Son las seis y media de la tarde y empiezo la tercera clase del día. He explicado tantas veces esta asignatura y la he meditado desde hace tantos años que hasta me permito el lujo de exponer opiniones personales confrontándome vanidosamente con “otros” ilustres teólogos. Las alumnas atienden sin pestañear durante cuarenta y cinco minutos, y, por momentos, tengo la impresión de ser un director de orquesta capaz de arrancar una sonrisa en el segundo preciso o de mover al unísono los bolígrafos de las que toman notas.
Al acabar ―siempre lo hago con una broma― rezo un avemaría mirando a la imagen que hay en la pared, pero estoy distraído; pienso en las tres clases de mañana, en como ordenar lo mucho que aún me queda por exponer.
Camino del confesonario paso por mi despacho para dejar los papeles y beber un vaso de agua. Me siento tontamente satisfecho.

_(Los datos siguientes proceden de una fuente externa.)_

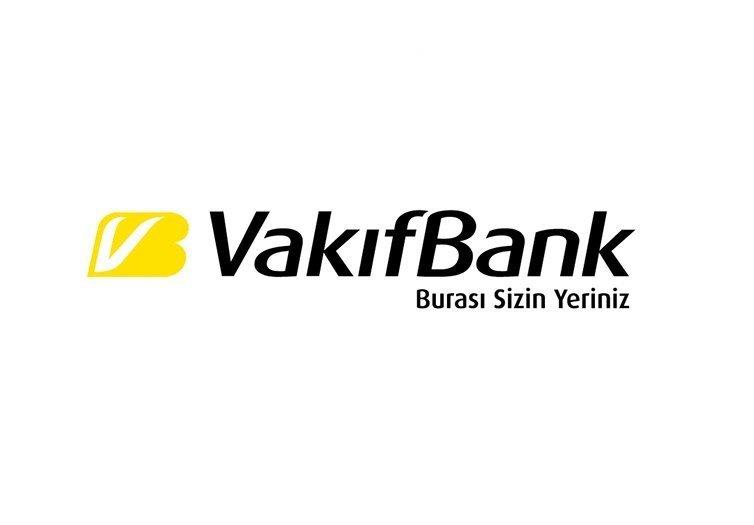 Vakıf Katılım Bankası için Düğmeye Basıldı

Junto al escritorio hay una imagen de la Virgen muy pequeña. La saludo como siempre, y de pronto me entra una vergüenza de tamaño regular al comprobar que estoy feliz como un pavo real. Y recuerdo aquel punto de Camino ―el más breve de todos― que sólo tiene cuatro palabras: ¿Tú..., soberbia? —¿De qué? Como es el punto 600, hace años lo pegué en el salpicadero del 600 que manejaba por entonces, para recordar a mi bólido que no debía jugar a ser Ferrari, y para recordarme a mí que estaba muy lejos de parecerme a Fitipaldi.
Voy hacia el confesonario. El día ha resultado húmedo y, al cruzar el patio, compruebo que una llovizna aún más fina que el sirimiri de mi tierra revolotea en el aire y me refresca la sesera.
PD. Esto ha quedado demasiado "personal". Por tanto no admitiré muchos comentarios.